> EXERCISE AIM: Switch each occurrence of "flower bud" in the data below to "blossom", and reproduce all the data with everything else unchanged.

►

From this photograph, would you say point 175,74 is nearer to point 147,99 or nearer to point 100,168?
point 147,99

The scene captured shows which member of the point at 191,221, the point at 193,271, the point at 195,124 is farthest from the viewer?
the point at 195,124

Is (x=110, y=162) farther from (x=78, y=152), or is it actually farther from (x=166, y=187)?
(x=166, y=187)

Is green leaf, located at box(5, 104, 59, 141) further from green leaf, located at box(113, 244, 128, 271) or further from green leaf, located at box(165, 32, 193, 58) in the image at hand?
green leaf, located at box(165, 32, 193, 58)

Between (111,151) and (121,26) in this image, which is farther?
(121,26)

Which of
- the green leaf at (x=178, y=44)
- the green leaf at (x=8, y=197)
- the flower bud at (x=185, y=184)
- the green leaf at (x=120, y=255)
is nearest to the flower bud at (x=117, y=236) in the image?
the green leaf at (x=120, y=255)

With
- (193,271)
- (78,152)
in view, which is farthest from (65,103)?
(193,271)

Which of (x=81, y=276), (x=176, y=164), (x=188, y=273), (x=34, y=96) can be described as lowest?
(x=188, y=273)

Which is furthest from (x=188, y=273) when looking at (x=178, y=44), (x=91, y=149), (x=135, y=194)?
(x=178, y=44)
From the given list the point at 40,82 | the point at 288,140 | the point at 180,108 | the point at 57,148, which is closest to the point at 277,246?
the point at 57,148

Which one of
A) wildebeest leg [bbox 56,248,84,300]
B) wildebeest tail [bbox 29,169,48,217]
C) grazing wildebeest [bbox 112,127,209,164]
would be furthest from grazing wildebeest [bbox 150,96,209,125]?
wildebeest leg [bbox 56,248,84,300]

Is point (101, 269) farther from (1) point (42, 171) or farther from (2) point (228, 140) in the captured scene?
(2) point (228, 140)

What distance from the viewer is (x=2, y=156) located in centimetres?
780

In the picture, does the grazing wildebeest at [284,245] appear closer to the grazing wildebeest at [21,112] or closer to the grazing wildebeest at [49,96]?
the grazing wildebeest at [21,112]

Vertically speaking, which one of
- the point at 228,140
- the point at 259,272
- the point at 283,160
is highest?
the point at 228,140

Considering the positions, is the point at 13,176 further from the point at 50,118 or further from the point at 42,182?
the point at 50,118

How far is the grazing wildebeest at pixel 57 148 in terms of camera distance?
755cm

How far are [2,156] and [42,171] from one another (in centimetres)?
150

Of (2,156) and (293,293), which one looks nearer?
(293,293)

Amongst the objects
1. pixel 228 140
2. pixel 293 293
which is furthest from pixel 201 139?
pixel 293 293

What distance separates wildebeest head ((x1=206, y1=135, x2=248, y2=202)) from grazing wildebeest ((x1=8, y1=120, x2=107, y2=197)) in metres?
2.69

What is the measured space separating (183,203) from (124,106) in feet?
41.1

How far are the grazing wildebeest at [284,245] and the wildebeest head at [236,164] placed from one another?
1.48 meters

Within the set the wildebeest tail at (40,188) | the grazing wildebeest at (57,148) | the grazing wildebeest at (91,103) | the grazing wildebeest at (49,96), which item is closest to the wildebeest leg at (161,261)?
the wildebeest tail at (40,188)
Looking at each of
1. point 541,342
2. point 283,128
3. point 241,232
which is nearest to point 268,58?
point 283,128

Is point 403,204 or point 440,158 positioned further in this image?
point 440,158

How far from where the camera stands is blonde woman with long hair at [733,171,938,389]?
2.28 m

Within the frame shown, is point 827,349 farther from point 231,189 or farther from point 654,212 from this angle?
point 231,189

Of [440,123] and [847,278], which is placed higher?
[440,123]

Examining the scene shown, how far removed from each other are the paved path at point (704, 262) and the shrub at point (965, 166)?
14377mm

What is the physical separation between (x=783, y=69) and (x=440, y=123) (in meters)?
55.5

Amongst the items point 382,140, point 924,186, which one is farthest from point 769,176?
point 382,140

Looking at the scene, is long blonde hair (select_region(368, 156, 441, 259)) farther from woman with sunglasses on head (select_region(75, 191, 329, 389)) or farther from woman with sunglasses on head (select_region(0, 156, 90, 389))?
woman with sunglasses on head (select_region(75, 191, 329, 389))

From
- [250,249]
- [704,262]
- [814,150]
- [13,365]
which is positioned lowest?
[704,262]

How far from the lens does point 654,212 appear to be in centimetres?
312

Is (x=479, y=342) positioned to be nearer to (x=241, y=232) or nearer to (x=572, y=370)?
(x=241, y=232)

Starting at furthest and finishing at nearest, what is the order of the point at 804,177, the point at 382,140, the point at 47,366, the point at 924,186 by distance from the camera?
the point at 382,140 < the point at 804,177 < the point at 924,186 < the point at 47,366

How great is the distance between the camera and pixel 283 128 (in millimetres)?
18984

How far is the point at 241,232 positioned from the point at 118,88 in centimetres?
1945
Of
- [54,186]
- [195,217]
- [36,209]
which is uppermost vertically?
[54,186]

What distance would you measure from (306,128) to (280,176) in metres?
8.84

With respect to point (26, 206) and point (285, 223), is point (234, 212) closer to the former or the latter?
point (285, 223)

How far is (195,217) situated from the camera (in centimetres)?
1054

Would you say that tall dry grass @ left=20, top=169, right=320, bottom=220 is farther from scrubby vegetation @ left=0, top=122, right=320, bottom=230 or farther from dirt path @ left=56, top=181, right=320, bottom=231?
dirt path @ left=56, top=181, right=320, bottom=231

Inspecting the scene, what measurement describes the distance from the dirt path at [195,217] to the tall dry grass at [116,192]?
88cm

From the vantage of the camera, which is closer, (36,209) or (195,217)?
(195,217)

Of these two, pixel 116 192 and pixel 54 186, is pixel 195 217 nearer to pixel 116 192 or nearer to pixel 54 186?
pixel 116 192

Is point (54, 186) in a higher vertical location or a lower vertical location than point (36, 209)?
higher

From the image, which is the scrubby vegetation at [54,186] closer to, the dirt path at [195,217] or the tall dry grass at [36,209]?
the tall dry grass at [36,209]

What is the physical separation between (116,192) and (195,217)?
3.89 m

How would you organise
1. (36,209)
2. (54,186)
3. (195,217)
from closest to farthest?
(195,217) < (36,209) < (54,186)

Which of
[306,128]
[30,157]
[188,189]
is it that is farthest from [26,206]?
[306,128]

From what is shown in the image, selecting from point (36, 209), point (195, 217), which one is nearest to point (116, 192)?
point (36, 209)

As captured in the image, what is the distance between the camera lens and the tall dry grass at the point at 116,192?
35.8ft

◄

> EXPECTED OUTPUT:
From this photograph, would you say point 175,74 is nearer to point 147,99 or nearer to point 100,168?
point 147,99

The scene captured shows which member of the point at 191,221, the point at 193,271, the point at 195,124 is farthest from the viewer?
the point at 195,124

Is (x=110, y=162) farther from (x=78, y=152), or is it actually farther from (x=166, y=187)?
(x=166, y=187)

Is green leaf, located at box(5, 104, 59, 141) further from green leaf, located at box(113, 244, 128, 271) or further from green leaf, located at box(165, 32, 193, 58) in the image at hand?
green leaf, located at box(165, 32, 193, 58)

Between (111,151) and (121,26) in this image, which is farther?
(121,26)

Which of
- the green leaf at (x=178, y=44)
- the green leaf at (x=8, y=197)
- the blossom at (x=185, y=184)
- the green leaf at (x=120, y=255)
is nearest to the blossom at (x=117, y=236) in the image?
the green leaf at (x=120, y=255)

With
- (193,271)
- (78,152)
in view, which is farthest from (65,103)?
(193,271)

Which of (x=81, y=276), (x=176, y=164), (x=188, y=273), (x=34, y=96) can be described as lowest?
(x=188, y=273)

Which is furthest from (x=188, y=273) when looking at (x=178, y=44), (x=91, y=149), (x=135, y=194)?
(x=178, y=44)
From the given list the point at 40,82 | the point at 288,140 | the point at 180,108 | the point at 57,148, which is closest to the point at 277,246?
the point at 57,148

Which one of
A) wildebeest leg [bbox 56,248,84,300]
B) wildebeest tail [bbox 29,169,48,217]
C) grazing wildebeest [bbox 112,127,209,164]
would be furthest from grazing wildebeest [bbox 150,96,209,125]?
wildebeest leg [bbox 56,248,84,300]

Is point (101, 269) farther from (1) point (42, 171) or farther from (2) point (228, 140) in the captured scene?
(2) point (228, 140)

What distance from the viewer is (x=2, y=156) located in centimetres?
780

In the picture, does the grazing wildebeest at [284,245] appear closer to the grazing wildebeest at [21,112] or closer to the grazing wildebeest at [49,96]?
the grazing wildebeest at [21,112]

Vertically speaking, which one of
- the point at 228,140
- the point at 259,272
- the point at 283,160
is highest?
the point at 228,140

Considering the positions, is the point at 13,176 further from the point at 50,118 or further from the point at 42,182?
the point at 50,118

How far is the grazing wildebeest at pixel 57 148 in terms of camera distance?
755cm

How far are [2,156] and [42,171] from one another (in centimetres)?
150

Of (2,156) and (293,293), which one looks nearer?
(293,293)

Amongst the objects
1. pixel 228 140
2. pixel 293 293
which is furthest from pixel 201 139?
pixel 293 293

What distance separates wildebeest head ((x1=206, y1=135, x2=248, y2=202)) from grazing wildebeest ((x1=8, y1=120, x2=107, y2=197)) in metres?
2.69

What is the measured space separating (183,203) from (124,106) in feet?
41.1

How far are the grazing wildebeest at [284,245] and the wildebeest head at [236,164] placed from one another?
1.48 meters

Within the set the wildebeest tail at (40,188) | the grazing wildebeest at (57,148) | the grazing wildebeest at (91,103) | the grazing wildebeest at (49,96), which item is closest to the wildebeest leg at (161,261)?
the wildebeest tail at (40,188)
Looking at each of
1. point 541,342
2. point 283,128
3. point 241,232
which is nearest to point 268,58?
point 283,128

Is point 403,204 or point 440,158 positioned further in this image?
point 440,158

How far from where the camera stands is blonde woman with long hair at [733,171,938,389]?
2.28 m

Within the frame shown, is point 827,349 farther from point 231,189 or farther from point 654,212 from this angle?
point 231,189

Of [440,123] and [847,278], which is placed higher?
[440,123]

Examining the scene shown, how far removed from each other are the paved path at point (704, 262) and the shrub at point (965, 166)?
14377mm

What is the physical separation between (x=783, y=69) and (x=440, y=123) (in meters)?
55.5

Amongst the items point 382,140, point 924,186, which one is farthest from point 769,176?
point 382,140

Looking at the scene, is long blonde hair (select_region(368, 156, 441, 259)) farther from woman with sunglasses on head (select_region(75, 191, 329, 389)) or farther from woman with sunglasses on head (select_region(0, 156, 90, 389))?
woman with sunglasses on head (select_region(75, 191, 329, 389))

From
- [250,249]
- [704,262]
- [814,150]
- [13,365]
which is positioned lowest?
[704,262]

How far from the lens does point 654,212 appear to be in centimetres?
312

Is (x=479, y=342) positioned to be nearer to (x=241, y=232) or nearer to (x=572, y=370)?
(x=241, y=232)

Starting at furthest and finishing at nearest, what is the order of the point at 804,177, the point at 382,140, the point at 47,366, the point at 924,186 by distance from the camera?
the point at 382,140 < the point at 804,177 < the point at 924,186 < the point at 47,366

How great is the distance between the camera and pixel 283 128 (in millimetres)?
18984

How far is the point at 241,232 positioned from the point at 118,88 in centimetres?
1945
Of
- [54,186]
- [195,217]
- [36,209]
which is uppermost vertically?
[54,186]

What distance would you measure from (306,128) to (280,176) in metres?
8.84

With respect to point (26, 206) and point (285, 223), is point (234, 212) closer to the former or the latter?
point (285, 223)

How far is (195,217) situated from the camera (in centimetres)?
1054

Would you say that tall dry grass @ left=20, top=169, right=320, bottom=220 is farther from scrubby vegetation @ left=0, top=122, right=320, bottom=230 or farther from dirt path @ left=56, top=181, right=320, bottom=231?
dirt path @ left=56, top=181, right=320, bottom=231

Inspecting the scene, what measurement describes the distance from the dirt path at [195,217] to the tall dry grass at [116,192]?
88cm

From the vantage of the camera, which is closer, (36,209) or (195,217)?
(195,217)

Of these two, pixel 116 192 and pixel 54 186, is pixel 195 217 nearer to pixel 116 192 or nearer to pixel 54 186?
pixel 116 192

Is point (54, 186) in a higher vertical location or a lower vertical location than point (36, 209)?
higher

From the image, which is the scrubby vegetation at [54,186] closer to, the dirt path at [195,217] or the tall dry grass at [36,209]?
the tall dry grass at [36,209]

What is the physical separation between (116,192) and (195,217)?
3.89 m

How would you organise
1. (36,209)
2. (54,186)
3. (195,217)
from closest to farthest?
(195,217) < (36,209) < (54,186)

Which of
[306,128]
[30,157]
[188,189]
is it that is farthest from [26,206]?
[306,128]

From what is shown in the image, selecting from point (36, 209), point (195, 217), which one is nearest to point (116, 192)?
point (36, 209)

As captured in the image, what is the distance between the camera lens and the tall dry grass at the point at 116,192?
35.8ft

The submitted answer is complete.